Innanzitutto dall'Unione Europea, dai cui cittadini e istituzioni finanziarie (primi landgrabbers al mondo) proviene il 44% degli investimenti totali legati all'accaparramento della terra. Ultimo anello della filiera, anche i consumatori europei hanno le loro responsabilità: ben il 60% dei prodotti alimentari acquistati al supermercato è connesso al fenomeno e al conseguente sfruttamento delle popolazioni.

Ma c'è un ulteriore risvolto: contrariamente a quanto si potrebbe pensare, il land grabbing non risparmia l'Europa (Italia compresa), dove si manifesta sotto le mentite e spesso sottovalutate spoglie della concentrazione del terreno e della progressiva, inesorabile sparizione delle piccole aziende agricole.
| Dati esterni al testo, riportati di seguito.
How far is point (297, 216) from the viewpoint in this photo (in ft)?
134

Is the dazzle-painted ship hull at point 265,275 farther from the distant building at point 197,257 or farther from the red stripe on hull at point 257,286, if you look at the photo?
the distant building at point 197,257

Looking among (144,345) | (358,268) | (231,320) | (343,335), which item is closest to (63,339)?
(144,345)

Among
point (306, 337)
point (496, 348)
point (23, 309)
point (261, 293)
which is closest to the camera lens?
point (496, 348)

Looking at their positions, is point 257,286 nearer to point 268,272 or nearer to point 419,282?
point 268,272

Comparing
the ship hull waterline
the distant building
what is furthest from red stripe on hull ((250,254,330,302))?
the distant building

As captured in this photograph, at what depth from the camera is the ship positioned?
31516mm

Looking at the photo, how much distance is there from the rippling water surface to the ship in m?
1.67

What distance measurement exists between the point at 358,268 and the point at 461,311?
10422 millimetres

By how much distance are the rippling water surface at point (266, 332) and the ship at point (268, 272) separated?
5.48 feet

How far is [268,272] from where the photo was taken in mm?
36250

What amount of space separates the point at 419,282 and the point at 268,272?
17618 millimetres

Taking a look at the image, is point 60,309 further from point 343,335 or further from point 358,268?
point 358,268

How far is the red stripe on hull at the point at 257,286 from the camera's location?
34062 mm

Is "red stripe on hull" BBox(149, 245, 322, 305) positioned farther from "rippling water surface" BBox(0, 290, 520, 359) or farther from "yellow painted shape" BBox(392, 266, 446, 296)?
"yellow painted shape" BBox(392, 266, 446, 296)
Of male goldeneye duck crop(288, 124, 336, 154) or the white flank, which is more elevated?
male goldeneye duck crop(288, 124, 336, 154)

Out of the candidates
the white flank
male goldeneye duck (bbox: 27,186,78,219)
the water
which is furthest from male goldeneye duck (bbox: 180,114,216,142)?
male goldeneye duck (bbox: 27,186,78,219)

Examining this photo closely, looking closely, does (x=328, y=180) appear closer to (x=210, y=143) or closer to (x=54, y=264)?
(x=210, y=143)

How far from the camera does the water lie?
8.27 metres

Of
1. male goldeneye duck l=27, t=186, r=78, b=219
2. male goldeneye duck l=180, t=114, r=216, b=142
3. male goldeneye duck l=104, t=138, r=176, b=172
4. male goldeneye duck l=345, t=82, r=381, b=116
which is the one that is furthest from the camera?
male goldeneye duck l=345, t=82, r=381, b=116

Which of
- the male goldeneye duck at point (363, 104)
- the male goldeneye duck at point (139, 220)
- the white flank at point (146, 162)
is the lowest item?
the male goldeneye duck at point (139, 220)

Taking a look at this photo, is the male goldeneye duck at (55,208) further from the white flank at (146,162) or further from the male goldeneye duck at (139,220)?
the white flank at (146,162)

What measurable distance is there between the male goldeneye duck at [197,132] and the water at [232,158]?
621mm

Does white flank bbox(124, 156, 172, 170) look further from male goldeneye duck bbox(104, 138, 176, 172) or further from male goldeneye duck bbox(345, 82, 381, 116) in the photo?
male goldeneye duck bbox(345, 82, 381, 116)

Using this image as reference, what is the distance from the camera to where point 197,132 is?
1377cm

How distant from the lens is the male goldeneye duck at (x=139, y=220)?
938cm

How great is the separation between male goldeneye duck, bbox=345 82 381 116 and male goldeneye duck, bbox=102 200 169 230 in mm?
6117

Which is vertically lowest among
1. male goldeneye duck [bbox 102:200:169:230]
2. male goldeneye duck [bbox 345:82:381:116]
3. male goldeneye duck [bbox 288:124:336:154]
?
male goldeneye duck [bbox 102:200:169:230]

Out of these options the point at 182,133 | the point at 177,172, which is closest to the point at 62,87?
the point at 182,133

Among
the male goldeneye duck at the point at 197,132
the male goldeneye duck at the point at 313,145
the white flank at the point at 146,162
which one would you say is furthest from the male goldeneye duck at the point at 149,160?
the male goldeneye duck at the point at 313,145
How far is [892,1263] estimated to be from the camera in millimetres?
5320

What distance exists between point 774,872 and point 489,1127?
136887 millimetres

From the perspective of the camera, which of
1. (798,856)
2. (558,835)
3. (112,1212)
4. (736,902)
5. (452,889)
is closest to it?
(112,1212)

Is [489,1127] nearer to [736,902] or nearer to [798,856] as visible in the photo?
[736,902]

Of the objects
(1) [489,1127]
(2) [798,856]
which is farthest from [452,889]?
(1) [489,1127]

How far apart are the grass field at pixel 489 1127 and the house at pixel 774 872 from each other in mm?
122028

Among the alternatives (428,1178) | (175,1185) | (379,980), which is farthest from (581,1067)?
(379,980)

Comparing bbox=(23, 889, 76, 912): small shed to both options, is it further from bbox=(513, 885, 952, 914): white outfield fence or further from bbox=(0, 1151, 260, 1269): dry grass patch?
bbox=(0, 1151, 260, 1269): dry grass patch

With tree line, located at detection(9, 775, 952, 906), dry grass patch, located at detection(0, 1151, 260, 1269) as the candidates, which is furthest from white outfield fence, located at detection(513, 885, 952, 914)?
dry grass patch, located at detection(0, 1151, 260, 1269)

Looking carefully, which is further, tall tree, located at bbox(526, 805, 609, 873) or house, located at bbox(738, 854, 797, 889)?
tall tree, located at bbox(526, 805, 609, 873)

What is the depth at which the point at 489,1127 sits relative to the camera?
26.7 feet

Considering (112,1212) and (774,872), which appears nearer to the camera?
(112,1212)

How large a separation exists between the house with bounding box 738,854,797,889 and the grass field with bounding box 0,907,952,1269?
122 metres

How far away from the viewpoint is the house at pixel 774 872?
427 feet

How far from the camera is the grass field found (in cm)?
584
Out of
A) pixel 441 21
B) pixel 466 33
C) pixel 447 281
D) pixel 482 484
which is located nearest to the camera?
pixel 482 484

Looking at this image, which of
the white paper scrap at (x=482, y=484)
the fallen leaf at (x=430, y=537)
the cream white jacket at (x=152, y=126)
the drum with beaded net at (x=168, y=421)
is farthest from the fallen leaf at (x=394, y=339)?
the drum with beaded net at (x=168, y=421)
L'area più colpita è quella dell'Est Europeo ma, secondo le stime dell'associazione Terra Nuova, entro i confini del Vecchio Continente ben un quinto delle terre disponibili si trova nelle mani dell'uno per cento delle aziende agricole, mentre l'80% delle aziende agricole comunitarie controlla appena il 14,5% del totale.

Non sono buone notizie: meccanismi di questo tipo, causa e conseguenza di un innalzamento dei prezzi che mette in gioco grandi potenze e in crisi le piccole agricolture tradizionali, non possono che trasformarsi nell'erosione di ettari ed ettari di terra, alla mercé di speculatori di ogni tipo. Conoscere o approfondire le dinamiche spesso oscure di questo novello colonialismo 2.0 è un primo passo per affrontare il problema, e uno dei doveri etici fondamentali di un consumatore consapevole e forte delle proprie scelte.